The best way to demonstrate that this kind of shaming is non-discriminatory is to imagine it in a straight context. If a straight male candidate on the campaign trail said, “I made love to my wife last night,” it would be seen as an embarrassing and bizarre gaffe, even though no one on objects to straight men having sex with their wives. The revulsion and ridicule that would follow wouldn’t be based on a disapproval of sex as such, but of the inappropriateness of making one’s sex life public. The sorts of sex the mainstream finds acceptable have expanded tremendously and continue to expand, but the taboo against making one’s sexual behavior public has largely remained intact.
To get into why we have this taboo would take a book, but the preference that sex remain private expresses itself throughout our culture in all kinds of ways. One is in our conventions around sex-adjacent language. As Alison Green pointed out in her “Ask a Boss” column in response to a kink-related question, it’s socially acceptable to introduce someone as your “boyfriend” or “partner,” but not as your “lover,” even though those terms are functionally equivalent. That’s because “lover” foregrounds the sexual nature of the relationship in a way that makes people uncomfortable, even those who don’t disapprove of premarital sex or of the relationship in question. Treating a subject as private or intimate is not the same as treating it as shameful.

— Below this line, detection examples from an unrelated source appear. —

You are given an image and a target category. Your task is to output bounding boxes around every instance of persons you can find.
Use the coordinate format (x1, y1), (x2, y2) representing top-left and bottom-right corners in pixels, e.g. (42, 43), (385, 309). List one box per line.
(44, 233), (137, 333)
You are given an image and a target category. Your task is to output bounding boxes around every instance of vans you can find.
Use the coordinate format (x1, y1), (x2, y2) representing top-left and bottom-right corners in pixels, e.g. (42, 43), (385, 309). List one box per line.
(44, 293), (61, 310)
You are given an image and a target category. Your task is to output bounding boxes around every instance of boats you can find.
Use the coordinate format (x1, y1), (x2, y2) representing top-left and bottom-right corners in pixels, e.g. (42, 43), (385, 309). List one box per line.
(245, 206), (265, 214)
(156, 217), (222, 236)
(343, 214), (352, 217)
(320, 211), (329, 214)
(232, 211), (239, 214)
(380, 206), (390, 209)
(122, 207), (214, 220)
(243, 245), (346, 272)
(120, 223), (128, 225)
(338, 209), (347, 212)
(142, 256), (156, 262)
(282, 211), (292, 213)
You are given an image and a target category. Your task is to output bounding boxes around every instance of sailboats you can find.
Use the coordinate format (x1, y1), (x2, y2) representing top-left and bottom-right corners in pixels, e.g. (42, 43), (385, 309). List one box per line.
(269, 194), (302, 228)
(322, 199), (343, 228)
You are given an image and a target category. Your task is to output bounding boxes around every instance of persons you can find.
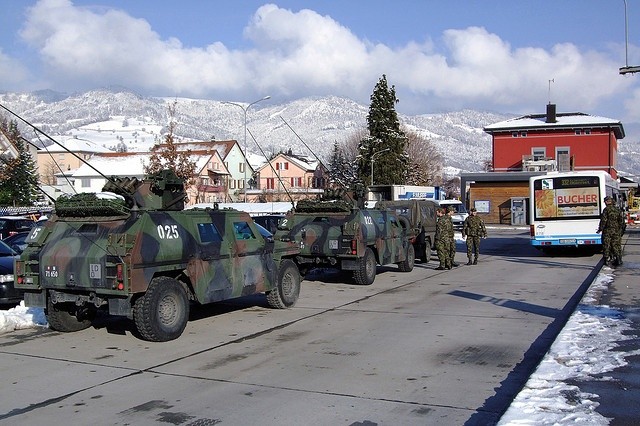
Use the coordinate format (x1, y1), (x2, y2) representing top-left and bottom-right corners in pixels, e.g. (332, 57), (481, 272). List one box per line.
(446, 206), (459, 267)
(461, 207), (487, 265)
(611, 196), (626, 264)
(435, 208), (451, 270)
(597, 196), (621, 268)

Of course, “keep it in the bedroom” does sometimes manifest in discriminatory ways. It’s true, and harmful, that the mainstream standard of what is considered “too much information” is different for straight, cis people than for everyone else. Actions that in a heterosexual context are considered unobjectionable, like holding hands with one’s partner or introducing one’s spouse, receive angry complaints when done by a gay person: “I don’t mind what gay people do in the bedroom, but why do you have to rub in in my face like that?” This, obviously, is homophobic stigma thinly disguised as a complaint about discretion. LGBTQ people are just as entitled as straight people to express their orientations and relationship status, which are a part of their public-facing identity.
But creating erotica—of Bigfoot or anything else—is not the same as holding hands with a partner. It’s a sexual behavior, of the kind most people prefer not to know about from their acquaintances or their political candidates, and it’s fair to question the judgment and boundaries of a candidate who engages in that behavior publicly, under his own name. Riggleman would hardly be in a better position if he’d made erotic drawings of naked women and published them to his Instagram; the unconventionality of Bigfoot as the erotic object gives the story more interest and reach, but the voters’ feeling of discomfort would remain. No one should feel any compunction about making hay from Riggleman’s indiscretion and, in so doing, preventing a candidate with white supremacist ties from making it to Congress.